● **PROBLEM TO WORK ON**:
From the article on top GCC contractors by country below, list every contracting firm it names.

● **PAGE EXTRACT**:
◆ ◆ ◆ ◆ ◆ ◆ ◆

Top 10 GCC contractors by country
29 March 2023
This article is part two of MEED's 2023 construction contractor ranking. The first part, MEED's 2023 top 10 GCC contractors, can be accessed here. Key points include:
> Sentiment runs ahead of construction activity
> Improved outlook for the Gulf region’s construction market is not reflected in the 2023 contractor ranking
> Nesma & Partners retains its position as the most active GCC contractor, but its total value of work this year is down 22 per cent on 2022
PPP progress spurs Bahrain real estate
Bahrain is traditionally the smallest construction market in the GCC, a position that reflects the island kingdom’s small population and land area, combined with energy exports that are limited when compared to its neighbours.
China Machinery Engineering Corporation continues to lead the ranking in 2023 with $689m-worth of work at the execution phase thanks to its contract to build the East Sitra development for the Housing Ministry.
In second position is Sharjah-based Al-Hamad Building Contracting, which is working on $560m-worth of projects. The contractor was the third-ranked contractor last year.
In third position this year is the local Kooheji Contractors with $449m of projects. Its rise from eighth position in the ranking reflects the resurgent property market in Bahrain. The firm is part of the Kooheji group, which is developing new real estate projects in Manama, including the Onyx Sky View project that was launched at the end of last year.
Turkey’s Tav Construction – which was ranked fifth last year as it completed work at the airport – has now left the top 10. Its position in the ranking since 2016 demonstrated the importance of major projects to the Bahrain market.
While there has been a lull in construction activity in Bahrain over the past two years, major new projects are planned, including the Bahrain Metro and a second causeway bridge to Saudi Arabia.

◆ ◆ ◆ ◆ ◆ ◆ ◆

● **MATERIAL PROVIDED**:
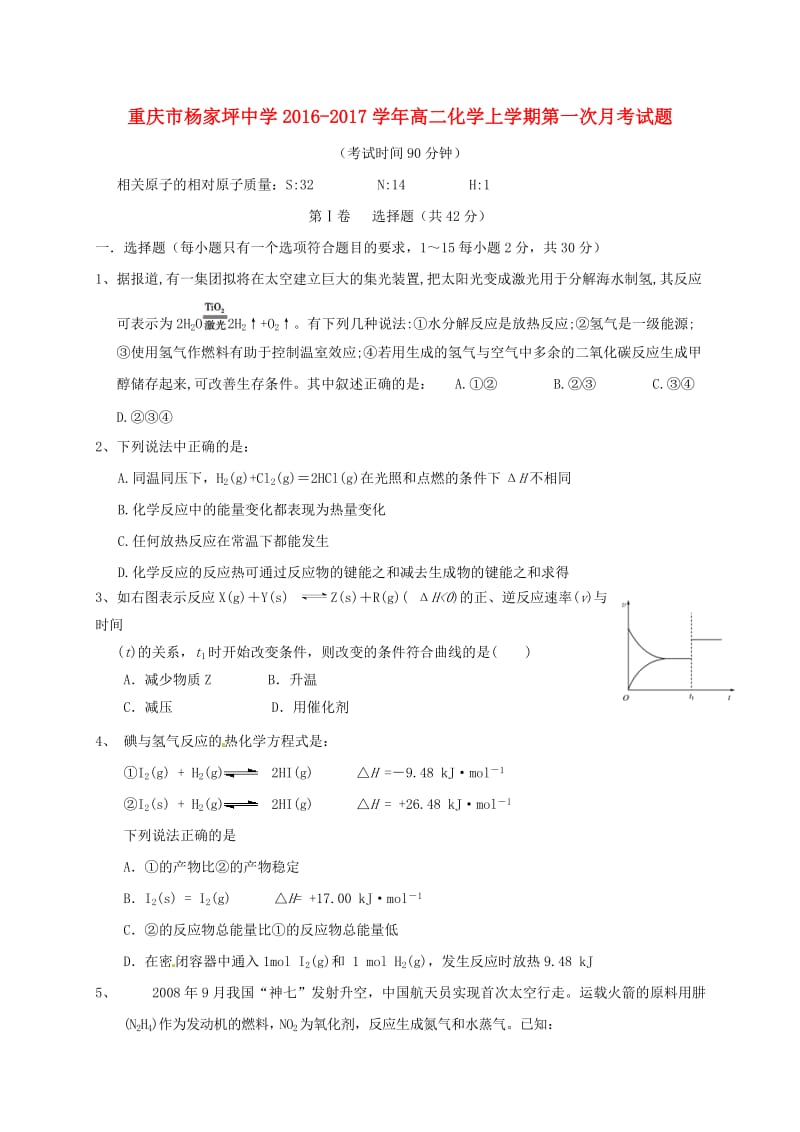 高二化学上学期第一次月考试题5_第1页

◆ ◆ ◆ ◆ ◆ ◆ ◆

● **ANSWER FOR THIS EXERCISE**:
- Nesma & Partners
- China Machinery Engineering Corporation
- Al-Hamad Building Contracting
- Kooheji Contractors
- Tav Construction